» TASK REQUIREMENTS: Locate the word "large" in the material, then show every line that holds it.
RECORDED INFORMATION section start
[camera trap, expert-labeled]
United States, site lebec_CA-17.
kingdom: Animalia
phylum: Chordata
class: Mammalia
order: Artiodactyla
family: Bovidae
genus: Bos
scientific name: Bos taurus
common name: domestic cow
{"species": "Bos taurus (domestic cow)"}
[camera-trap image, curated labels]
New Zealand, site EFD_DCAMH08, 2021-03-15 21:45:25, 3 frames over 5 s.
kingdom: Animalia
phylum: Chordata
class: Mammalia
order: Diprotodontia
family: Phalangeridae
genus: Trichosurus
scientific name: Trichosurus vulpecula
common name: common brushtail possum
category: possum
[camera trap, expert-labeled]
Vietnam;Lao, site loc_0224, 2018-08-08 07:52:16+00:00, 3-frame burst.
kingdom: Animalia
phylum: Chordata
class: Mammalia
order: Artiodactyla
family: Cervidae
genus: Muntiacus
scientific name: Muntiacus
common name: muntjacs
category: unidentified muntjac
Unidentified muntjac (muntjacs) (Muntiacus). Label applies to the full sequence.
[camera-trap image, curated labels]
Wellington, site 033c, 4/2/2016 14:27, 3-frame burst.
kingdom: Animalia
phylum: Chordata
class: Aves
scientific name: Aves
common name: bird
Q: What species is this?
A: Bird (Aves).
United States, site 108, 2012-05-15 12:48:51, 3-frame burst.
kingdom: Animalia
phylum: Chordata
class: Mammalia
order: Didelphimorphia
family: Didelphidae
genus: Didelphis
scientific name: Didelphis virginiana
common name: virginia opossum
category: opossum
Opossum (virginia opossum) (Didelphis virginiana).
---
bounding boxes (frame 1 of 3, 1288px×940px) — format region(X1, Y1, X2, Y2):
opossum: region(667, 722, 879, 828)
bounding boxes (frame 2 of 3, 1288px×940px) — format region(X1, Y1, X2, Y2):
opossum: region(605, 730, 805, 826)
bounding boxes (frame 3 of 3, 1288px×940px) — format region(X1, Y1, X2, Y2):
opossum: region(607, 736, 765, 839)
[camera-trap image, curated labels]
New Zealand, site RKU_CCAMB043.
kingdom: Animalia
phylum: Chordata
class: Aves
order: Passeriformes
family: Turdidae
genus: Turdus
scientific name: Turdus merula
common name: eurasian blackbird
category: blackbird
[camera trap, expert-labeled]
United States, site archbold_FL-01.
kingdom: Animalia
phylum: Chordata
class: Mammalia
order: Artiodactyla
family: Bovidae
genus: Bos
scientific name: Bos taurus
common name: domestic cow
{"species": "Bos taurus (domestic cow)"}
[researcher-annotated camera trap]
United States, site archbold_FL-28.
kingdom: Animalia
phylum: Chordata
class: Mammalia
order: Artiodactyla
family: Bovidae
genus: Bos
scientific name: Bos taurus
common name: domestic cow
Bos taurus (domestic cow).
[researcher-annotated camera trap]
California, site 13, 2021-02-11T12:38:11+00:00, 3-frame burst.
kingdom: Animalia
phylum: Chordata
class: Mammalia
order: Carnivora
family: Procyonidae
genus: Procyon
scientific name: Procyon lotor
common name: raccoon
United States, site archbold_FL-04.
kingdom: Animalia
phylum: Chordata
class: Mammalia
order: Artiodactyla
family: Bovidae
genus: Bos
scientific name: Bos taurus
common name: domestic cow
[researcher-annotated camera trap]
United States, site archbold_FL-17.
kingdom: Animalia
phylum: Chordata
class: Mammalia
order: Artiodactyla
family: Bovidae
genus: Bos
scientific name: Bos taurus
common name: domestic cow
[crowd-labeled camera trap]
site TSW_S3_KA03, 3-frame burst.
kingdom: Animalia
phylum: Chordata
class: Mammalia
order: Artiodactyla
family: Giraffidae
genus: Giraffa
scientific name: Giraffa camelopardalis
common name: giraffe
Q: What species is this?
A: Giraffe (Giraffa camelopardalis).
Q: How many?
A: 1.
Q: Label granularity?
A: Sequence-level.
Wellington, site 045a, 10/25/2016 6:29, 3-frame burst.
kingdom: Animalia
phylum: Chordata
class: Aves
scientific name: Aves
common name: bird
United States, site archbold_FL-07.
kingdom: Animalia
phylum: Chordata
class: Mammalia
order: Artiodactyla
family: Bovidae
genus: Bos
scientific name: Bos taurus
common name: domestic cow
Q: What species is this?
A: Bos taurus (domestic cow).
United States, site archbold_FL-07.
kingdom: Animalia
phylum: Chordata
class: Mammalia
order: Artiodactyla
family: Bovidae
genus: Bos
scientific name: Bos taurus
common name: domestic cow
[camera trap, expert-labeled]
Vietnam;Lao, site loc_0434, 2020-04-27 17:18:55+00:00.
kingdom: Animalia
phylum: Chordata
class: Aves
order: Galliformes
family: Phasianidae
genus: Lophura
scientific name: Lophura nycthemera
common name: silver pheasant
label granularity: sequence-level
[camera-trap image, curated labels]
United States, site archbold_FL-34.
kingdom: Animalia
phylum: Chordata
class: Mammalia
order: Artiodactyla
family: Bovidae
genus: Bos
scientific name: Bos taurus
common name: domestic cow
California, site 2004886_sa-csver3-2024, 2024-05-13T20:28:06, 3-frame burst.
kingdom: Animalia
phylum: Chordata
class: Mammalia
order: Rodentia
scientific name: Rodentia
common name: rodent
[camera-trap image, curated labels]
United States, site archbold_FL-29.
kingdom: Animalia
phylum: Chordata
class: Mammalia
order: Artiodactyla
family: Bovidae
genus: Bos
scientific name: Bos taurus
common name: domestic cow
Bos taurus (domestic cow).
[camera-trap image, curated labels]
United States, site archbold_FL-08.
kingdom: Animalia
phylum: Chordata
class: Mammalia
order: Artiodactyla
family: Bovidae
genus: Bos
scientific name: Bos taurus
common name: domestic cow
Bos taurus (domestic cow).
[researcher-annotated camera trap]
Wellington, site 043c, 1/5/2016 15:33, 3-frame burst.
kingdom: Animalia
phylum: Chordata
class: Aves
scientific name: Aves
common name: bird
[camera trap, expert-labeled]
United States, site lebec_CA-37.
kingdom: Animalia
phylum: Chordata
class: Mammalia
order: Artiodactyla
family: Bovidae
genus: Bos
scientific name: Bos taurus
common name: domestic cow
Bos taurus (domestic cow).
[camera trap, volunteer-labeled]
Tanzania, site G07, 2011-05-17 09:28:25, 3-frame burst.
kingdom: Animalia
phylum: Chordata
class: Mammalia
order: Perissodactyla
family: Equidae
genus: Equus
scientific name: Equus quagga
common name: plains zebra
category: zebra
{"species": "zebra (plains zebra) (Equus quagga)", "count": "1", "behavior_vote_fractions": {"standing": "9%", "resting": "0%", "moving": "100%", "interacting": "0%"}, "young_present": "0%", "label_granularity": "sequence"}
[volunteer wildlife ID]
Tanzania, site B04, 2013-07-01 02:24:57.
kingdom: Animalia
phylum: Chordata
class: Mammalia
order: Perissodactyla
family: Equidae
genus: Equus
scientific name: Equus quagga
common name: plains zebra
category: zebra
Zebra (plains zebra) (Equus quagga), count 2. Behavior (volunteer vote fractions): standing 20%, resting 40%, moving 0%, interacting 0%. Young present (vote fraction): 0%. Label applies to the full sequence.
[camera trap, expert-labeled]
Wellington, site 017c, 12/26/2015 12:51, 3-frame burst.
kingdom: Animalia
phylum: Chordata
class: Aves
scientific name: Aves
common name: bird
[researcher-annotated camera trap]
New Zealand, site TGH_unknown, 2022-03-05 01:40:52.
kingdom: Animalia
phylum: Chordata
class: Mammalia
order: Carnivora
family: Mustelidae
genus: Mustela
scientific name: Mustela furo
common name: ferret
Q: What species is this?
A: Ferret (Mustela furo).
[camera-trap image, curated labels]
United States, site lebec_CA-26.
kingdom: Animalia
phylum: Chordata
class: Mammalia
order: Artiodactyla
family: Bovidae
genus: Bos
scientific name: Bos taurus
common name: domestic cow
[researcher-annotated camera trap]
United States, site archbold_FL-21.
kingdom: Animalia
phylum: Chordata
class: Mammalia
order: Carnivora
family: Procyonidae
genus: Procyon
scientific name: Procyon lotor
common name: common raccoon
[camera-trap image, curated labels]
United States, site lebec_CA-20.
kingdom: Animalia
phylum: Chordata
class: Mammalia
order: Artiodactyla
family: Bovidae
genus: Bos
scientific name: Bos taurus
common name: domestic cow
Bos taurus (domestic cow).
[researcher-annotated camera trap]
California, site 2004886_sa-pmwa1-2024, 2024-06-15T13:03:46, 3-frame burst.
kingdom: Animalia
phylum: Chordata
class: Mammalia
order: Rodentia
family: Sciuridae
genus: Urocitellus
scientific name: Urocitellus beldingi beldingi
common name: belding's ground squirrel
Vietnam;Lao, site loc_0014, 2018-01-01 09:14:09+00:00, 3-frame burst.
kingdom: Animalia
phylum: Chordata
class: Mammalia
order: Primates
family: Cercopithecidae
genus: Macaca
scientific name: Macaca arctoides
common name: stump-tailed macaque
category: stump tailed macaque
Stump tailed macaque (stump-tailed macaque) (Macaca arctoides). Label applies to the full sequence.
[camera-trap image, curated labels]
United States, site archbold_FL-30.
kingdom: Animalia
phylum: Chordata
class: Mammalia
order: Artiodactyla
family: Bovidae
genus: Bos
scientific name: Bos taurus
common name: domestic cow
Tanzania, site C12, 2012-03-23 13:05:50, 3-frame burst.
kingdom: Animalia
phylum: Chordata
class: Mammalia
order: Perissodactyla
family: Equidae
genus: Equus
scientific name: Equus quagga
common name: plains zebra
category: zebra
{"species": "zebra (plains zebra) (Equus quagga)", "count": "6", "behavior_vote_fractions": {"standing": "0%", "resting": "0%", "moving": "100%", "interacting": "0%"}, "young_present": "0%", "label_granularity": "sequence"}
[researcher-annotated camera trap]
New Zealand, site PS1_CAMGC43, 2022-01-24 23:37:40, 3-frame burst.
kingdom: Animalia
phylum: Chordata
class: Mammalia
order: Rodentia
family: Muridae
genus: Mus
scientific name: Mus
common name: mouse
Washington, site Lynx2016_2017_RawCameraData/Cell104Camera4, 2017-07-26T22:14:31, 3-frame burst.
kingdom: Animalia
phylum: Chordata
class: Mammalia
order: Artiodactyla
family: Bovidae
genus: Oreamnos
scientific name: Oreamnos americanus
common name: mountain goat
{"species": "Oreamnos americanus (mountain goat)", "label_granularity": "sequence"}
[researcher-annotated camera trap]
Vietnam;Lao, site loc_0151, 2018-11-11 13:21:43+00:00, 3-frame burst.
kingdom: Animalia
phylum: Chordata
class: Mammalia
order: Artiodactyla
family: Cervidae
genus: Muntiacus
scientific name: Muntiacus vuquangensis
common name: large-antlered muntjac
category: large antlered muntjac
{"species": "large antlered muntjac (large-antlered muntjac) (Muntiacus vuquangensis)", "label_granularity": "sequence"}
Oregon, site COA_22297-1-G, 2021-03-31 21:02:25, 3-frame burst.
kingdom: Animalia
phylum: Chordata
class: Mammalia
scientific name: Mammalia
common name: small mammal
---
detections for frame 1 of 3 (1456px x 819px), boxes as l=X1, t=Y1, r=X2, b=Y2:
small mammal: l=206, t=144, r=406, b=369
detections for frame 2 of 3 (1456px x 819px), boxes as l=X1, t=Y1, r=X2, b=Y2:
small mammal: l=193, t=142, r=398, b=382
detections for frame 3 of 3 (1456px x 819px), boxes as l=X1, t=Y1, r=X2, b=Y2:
RECORDED INFORMATION section end
» OUTPUT BELOW:
common name: large-antlered muntjac
category: large antlered muntjac
{"species": "large antlered muntjac (large-antlered muntjac) (Muntiacus vuquangensis)", "label_granularity": "sequence"}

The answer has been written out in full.